-- Start of Records provided --

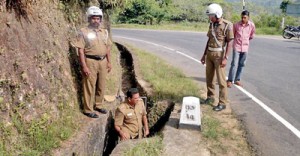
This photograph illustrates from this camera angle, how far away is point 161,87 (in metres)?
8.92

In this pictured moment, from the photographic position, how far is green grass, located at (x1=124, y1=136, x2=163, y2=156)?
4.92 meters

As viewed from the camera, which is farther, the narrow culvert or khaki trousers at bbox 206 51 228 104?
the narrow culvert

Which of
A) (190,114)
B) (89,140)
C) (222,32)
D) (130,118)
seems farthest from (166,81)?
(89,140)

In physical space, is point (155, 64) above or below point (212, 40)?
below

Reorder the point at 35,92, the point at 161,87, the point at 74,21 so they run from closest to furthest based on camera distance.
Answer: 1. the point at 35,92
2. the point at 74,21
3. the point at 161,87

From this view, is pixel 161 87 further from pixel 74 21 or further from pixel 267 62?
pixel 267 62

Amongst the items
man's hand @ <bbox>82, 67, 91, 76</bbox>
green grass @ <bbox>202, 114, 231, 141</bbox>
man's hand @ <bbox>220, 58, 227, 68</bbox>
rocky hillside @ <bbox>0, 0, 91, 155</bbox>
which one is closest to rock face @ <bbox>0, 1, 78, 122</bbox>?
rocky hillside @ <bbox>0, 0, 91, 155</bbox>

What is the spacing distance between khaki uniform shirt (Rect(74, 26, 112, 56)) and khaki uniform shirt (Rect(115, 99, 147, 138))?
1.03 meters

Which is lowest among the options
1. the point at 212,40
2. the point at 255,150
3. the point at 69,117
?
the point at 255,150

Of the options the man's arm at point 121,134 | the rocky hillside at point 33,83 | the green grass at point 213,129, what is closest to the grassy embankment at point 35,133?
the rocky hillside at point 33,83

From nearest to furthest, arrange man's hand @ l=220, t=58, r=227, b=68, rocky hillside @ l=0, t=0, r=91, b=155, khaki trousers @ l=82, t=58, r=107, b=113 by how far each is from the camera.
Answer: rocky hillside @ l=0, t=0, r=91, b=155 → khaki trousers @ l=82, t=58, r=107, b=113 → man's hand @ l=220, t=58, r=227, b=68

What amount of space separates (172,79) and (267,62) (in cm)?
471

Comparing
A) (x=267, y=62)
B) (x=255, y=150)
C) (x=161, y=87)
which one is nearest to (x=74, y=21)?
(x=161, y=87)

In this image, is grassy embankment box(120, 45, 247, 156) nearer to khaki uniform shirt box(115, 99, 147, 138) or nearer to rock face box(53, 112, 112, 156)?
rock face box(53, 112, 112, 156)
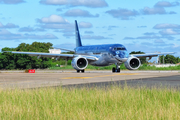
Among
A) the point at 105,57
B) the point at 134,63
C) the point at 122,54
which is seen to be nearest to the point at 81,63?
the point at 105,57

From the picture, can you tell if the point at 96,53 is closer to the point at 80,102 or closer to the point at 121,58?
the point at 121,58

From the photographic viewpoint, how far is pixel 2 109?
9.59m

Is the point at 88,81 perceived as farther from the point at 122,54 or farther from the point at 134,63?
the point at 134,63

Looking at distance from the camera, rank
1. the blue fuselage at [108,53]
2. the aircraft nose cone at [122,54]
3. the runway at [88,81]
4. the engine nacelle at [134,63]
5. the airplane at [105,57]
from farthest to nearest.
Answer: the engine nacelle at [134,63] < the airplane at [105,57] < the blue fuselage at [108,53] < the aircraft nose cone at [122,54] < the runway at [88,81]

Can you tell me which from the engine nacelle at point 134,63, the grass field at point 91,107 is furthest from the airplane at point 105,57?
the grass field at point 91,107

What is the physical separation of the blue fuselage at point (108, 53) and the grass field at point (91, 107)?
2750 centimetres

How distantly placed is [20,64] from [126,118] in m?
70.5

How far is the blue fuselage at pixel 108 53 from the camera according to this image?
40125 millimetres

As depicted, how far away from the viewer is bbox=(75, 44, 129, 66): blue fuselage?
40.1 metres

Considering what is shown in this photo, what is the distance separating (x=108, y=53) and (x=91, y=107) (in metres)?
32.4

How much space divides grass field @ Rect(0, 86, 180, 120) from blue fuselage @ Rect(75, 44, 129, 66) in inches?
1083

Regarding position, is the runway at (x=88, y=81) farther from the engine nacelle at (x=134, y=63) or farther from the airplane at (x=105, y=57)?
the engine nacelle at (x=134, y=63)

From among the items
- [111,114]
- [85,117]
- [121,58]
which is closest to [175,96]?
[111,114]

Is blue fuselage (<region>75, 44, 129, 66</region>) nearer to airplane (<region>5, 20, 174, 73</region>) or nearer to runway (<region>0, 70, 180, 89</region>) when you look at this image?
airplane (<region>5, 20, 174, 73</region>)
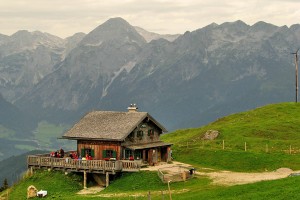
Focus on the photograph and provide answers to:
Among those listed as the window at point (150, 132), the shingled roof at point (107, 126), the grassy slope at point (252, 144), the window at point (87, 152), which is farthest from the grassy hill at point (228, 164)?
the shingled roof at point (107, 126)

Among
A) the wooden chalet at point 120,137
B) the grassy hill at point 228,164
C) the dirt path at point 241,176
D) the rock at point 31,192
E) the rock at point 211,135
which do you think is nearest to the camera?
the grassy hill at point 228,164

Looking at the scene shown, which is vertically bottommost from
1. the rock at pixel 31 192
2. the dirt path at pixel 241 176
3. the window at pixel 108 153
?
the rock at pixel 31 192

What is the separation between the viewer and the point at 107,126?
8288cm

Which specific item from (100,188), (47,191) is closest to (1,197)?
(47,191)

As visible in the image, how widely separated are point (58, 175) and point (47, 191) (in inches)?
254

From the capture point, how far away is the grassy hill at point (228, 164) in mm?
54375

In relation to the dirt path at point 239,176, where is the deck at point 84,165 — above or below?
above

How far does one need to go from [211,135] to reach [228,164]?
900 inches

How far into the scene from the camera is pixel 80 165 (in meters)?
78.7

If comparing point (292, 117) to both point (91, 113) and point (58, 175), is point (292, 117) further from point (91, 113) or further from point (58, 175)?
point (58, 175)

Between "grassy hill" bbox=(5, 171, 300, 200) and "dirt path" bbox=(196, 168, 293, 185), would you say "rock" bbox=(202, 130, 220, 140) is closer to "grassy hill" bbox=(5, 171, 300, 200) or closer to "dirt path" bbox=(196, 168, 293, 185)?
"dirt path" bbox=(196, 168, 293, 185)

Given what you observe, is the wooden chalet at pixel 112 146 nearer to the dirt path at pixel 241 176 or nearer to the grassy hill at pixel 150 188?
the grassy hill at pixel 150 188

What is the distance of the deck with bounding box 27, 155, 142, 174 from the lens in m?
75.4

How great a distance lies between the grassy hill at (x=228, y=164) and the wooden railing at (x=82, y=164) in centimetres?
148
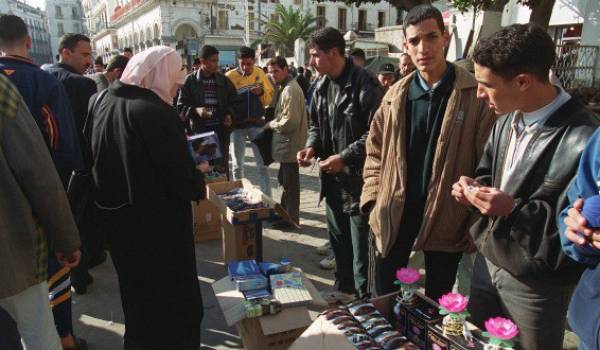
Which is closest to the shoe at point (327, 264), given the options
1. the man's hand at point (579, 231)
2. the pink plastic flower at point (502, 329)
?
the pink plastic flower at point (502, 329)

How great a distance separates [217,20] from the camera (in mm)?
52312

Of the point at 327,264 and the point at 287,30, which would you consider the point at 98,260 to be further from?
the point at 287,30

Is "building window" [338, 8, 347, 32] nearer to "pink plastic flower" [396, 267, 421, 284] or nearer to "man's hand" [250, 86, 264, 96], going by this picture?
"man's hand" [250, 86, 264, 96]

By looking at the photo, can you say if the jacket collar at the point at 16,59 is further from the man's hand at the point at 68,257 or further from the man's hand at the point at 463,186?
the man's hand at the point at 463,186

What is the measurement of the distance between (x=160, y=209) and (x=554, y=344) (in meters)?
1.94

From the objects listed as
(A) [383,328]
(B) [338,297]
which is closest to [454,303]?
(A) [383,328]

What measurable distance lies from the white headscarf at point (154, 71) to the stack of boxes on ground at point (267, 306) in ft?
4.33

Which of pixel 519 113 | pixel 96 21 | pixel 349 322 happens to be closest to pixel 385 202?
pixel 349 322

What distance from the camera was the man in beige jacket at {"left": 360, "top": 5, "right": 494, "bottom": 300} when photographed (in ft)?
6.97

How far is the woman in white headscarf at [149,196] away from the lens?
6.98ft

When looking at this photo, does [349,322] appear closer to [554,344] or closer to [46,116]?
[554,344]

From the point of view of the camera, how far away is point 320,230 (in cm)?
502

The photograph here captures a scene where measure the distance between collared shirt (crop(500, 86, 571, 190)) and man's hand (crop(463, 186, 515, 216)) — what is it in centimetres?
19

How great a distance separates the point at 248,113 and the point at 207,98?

-- End of Records provided --

Given instruction: Return, word for word, every line from the line with "Which is closest to the" to the final line of the data.

Solution for this task:
Which is closest to the shoe at point (327, 264), given the options
1. the man's hand at point (579, 231)
2. the pink plastic flower at point (502, 329)
?
the pink plastic flower at point (502, 329)

How great a distance separates [217,20] from the camera (in mm)?
52312

Of the point at 327,264 and the point at 287,30, which would you consider the point at 98,260 to be further from?
the point at 287,30

Is "building window" [338, 8, 347, 32] nearer to "pink plastic flower" [396, 267, 421, 284] or nearer to "man's hand" [250, 86, 264, 96], going by this picture?
"man's hand" [250, 86, 264, 96]

By looking at the photo, can you say if the jacket collar at the point at 16,59 is further from the man's hand at the point at 68,257 or further from the man's hand at the point at 463,186?
the man's hand at the point at 463,186

What is the measurement of the distance between (x=160, y=209) and (x=554, y=344) (in meters)?
1.94

From the objects listed as
(A) [383,328]
(B) [338,297]
which is closest to [454,303]?
(A) [383,328]

What measurable distance lies from the white headscarf at point (154, 71) to the stack of boxes on ground at point (267, 306) in ft?
4.33

Which of pixel 519 113 | pixel 96 21 | pixel 349 322 happens to be closest to pixel 385 202?
pixel 349 322

What distance from the camera was the man in beige jacket at {"left": 360, "top": 5, "right": 494, "bottom": 300} when photographed (in ft)?
6.97

How far is the woman in white headscarf at [149,196] away from the lens?
6.98ft

When looking at this photo, does [349,322] appear closer to [554,344] or closer to [46,116]?
[554,344]

From the point of view of the camera, how far away is point 320,230 (in cm)?
502

The photograph here captures a scene where measure the distance between collared shirt (crop(500, 86, 571, 190)) and man's hand (crop(463, 186, 515, 216)) — what is it in centimetres?
19

How great a distance separates the point at 248,113 and the point at 207,98?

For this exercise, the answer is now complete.